Yani silâhsızlanma, adalet, hukuk, demokrasi ve barış…
Bütün dünyanın ve insanlık âleminin acil ihtiyacı…
Doğrusu çok akıllıca..
Amma lâkin ABD’nin işgal stratejilerini çağrıştırmakta!…
Bura rağmen Obama “Nobel Barış ödülü” nü aldı!..
Önemli ve zorunlu bir hatırlatma:
“Alfred Nobel, ‘barış ödülünün’ insanlar arasında dostluk, uzlaşma kültürü, karşılıklı barış ve anlayışın gelişmesine katkıda bulunanlara verilmesini öngörmüştü.”TARİHİN YÖNÜ ADALET’DEN YANA DEĞİL!..
Verilen örnekler, anekdot ve açıklamalar ışığında çok açık, net ve berrak biçimde anlaşıldı ki: Dünya barışa, hukuk ve adalete hasrettir.

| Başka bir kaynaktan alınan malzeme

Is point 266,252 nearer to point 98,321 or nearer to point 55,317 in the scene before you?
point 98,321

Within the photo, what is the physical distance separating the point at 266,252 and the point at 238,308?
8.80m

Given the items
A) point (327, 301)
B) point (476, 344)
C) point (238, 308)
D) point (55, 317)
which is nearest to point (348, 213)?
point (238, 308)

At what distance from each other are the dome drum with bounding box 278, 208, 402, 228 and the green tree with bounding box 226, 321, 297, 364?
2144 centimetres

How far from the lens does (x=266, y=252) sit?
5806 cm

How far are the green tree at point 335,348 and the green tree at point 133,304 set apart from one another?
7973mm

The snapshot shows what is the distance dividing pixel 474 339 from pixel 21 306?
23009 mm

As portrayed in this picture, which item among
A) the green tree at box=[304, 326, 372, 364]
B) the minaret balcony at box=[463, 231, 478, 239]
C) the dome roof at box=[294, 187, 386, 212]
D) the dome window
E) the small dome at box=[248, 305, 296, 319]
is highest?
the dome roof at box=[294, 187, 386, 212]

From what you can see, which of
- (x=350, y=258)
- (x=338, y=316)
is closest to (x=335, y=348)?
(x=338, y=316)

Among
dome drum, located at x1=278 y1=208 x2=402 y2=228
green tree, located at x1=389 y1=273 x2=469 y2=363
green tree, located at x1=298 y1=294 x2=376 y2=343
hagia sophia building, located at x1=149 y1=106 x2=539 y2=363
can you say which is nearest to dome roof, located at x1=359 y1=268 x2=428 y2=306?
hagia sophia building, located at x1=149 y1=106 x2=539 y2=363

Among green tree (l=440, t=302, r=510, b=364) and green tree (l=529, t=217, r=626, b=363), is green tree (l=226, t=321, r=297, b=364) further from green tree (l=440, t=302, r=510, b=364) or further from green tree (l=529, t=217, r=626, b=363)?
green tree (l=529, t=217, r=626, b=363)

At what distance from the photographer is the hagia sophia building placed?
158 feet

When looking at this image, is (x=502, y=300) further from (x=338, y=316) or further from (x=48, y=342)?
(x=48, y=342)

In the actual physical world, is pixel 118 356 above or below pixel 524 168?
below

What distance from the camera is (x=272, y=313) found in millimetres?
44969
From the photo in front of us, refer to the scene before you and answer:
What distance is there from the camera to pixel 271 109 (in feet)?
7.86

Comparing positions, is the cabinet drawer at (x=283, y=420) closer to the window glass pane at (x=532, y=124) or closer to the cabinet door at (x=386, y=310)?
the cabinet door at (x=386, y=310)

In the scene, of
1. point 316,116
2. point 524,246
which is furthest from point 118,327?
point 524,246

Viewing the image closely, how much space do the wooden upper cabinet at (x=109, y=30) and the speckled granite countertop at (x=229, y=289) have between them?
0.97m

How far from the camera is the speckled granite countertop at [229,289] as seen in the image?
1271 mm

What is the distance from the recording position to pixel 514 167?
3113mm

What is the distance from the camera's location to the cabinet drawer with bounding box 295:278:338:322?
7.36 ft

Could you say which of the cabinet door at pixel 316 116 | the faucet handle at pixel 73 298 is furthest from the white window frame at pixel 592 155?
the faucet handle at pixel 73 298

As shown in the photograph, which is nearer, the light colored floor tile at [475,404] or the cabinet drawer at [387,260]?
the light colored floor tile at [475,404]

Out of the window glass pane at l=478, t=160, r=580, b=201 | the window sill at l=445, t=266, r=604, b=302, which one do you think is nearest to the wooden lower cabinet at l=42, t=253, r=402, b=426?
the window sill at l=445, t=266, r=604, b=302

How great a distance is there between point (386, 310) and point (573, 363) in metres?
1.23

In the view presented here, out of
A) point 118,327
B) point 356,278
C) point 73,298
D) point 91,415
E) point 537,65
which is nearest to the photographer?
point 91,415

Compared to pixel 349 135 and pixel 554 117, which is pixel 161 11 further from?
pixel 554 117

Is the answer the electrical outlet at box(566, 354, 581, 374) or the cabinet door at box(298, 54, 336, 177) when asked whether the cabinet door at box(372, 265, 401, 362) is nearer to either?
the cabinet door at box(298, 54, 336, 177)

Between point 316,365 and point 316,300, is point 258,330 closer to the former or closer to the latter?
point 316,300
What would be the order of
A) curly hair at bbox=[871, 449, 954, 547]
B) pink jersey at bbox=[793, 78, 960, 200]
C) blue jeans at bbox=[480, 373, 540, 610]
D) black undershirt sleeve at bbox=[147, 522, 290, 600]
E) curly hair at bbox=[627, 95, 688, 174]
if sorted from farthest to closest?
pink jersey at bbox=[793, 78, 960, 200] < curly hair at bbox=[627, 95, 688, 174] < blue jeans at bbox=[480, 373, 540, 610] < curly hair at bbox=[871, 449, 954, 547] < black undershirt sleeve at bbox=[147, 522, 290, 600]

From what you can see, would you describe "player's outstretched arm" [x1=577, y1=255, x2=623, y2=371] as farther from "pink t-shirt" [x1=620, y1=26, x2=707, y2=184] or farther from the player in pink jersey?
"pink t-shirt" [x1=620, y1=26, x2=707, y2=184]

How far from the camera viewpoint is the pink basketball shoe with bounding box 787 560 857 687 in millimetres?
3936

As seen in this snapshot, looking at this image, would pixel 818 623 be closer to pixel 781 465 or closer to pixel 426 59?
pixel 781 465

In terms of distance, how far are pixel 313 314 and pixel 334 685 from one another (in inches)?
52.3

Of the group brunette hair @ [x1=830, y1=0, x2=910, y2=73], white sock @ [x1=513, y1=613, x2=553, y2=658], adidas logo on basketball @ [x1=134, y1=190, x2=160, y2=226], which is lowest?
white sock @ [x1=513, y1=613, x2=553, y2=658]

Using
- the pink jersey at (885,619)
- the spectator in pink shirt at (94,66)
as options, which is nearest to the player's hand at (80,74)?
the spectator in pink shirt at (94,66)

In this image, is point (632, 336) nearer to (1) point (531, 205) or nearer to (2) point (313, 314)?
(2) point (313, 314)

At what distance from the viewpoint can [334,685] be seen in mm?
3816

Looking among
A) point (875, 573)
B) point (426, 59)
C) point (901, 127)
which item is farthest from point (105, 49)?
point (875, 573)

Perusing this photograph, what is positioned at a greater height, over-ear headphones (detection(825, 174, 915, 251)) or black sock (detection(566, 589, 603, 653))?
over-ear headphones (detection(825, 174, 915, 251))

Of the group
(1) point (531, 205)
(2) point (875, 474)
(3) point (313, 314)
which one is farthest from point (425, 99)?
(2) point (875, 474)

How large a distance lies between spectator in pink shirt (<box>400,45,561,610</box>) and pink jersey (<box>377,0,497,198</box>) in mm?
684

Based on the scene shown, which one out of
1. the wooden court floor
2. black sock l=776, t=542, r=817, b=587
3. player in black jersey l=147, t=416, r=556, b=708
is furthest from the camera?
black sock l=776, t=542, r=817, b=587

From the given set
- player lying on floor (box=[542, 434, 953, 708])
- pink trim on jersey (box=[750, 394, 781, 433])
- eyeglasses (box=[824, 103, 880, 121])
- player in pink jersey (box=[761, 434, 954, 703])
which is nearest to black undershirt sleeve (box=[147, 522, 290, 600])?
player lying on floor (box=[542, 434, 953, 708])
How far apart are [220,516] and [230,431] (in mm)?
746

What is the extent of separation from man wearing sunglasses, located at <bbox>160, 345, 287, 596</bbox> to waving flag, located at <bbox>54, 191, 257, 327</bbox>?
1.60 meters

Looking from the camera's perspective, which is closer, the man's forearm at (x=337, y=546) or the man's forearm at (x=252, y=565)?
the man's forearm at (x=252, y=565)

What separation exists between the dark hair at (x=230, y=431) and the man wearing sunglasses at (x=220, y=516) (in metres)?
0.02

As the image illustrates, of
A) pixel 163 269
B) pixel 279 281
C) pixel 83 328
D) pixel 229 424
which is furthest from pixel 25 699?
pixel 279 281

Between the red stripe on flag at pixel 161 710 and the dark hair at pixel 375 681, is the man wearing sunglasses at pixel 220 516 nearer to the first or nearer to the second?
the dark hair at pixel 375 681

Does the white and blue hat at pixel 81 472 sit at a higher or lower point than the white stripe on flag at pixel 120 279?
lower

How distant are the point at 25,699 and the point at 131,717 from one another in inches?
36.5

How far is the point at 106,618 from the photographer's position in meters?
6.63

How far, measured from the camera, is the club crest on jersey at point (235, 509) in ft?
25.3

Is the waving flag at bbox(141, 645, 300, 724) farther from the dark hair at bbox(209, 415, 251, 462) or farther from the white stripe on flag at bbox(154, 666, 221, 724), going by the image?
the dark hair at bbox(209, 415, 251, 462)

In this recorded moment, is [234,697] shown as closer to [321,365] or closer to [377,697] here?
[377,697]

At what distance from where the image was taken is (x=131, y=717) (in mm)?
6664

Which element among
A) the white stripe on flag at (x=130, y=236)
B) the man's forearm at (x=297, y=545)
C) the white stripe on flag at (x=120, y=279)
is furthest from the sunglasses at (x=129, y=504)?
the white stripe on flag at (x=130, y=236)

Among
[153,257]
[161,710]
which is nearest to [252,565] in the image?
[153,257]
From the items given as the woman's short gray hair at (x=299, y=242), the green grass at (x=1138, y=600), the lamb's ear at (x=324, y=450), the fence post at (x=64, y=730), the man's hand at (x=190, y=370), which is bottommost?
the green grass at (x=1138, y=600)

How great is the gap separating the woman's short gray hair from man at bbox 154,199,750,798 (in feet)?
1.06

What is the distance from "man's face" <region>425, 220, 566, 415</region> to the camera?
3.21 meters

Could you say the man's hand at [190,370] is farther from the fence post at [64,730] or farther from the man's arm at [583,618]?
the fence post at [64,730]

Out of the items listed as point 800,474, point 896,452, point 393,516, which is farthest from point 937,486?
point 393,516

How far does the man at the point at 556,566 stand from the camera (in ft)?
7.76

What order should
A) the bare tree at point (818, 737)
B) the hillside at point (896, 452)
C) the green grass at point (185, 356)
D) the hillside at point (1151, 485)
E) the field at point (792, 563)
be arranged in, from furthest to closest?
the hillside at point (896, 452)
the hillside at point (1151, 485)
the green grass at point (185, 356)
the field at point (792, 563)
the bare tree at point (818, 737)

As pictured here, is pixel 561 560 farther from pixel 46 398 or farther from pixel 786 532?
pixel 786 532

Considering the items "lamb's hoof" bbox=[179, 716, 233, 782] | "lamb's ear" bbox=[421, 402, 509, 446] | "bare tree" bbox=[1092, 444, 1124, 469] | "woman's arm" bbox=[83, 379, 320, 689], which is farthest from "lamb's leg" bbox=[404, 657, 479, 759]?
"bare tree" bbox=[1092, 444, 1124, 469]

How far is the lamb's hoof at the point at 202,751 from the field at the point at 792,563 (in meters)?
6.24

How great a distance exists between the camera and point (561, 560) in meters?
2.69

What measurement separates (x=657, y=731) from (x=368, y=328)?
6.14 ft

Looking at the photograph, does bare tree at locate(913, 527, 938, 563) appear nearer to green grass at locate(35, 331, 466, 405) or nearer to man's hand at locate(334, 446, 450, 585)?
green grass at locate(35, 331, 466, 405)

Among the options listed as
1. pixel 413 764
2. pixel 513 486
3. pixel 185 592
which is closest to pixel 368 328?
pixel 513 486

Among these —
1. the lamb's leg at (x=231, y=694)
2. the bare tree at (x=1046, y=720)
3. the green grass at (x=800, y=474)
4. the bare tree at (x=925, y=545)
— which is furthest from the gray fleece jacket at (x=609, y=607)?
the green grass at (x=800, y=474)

Bu, özgür bilim’in teminatı olan “demokrasi’nin” yaşam boyutunda yer almadığı anlamına gelir. Dolayısıyla tüm evren ve evrensel nimetlerin bizzat ‘kendisi’ (eşit ve adil yararlanma) için yaratıldığı ‘insan” yeryüzünde melül-mahzun ve mutsuzdur. Büyük çoğunluğu ıstırap çekmekte ve işkence görmektedir. Hükümetler ‘halkın değil’, halk düşmanı ‘hâkim unsurların’ elindedir.
ÇÖZÜM: TARİHİN YÖNÜNÜ HAK, HUKUK VE ADALET’E ÇEVİRMEKTİR.
Şurası unutulmamalıdır ki:
Özgür ve güvenli, onurlu bir hayat sürme, beslenme, barınma, öğrenme, inanma ve inandığı gibi yaşama hakkı kutsaldır.
Bu hak, her hangi bir fark ve ayrım gözetilmeksizin tüm insanların;
Beslenme, barınma ve korunma yönünden ise, sahipli-sahipsiz tüm hayvanlar ve canlıların hakkı olup; Doğuştan gelen bu ‘tabii’ hakları korumak ve yaşanabilir kılmak hükümetlerin birincil “ÖNCÜL” görev, sorumluluk ve zorunluluğudur. .
Bu hakları “tam bir eşitlik ve adalet ahlâkı ile” yaşatma gücünü kaybetmiş siyasi iktidarlar meşru ve hukuki değildir. İşte, günün ve sözde ‘bilgi çağı’nın sorunu budur.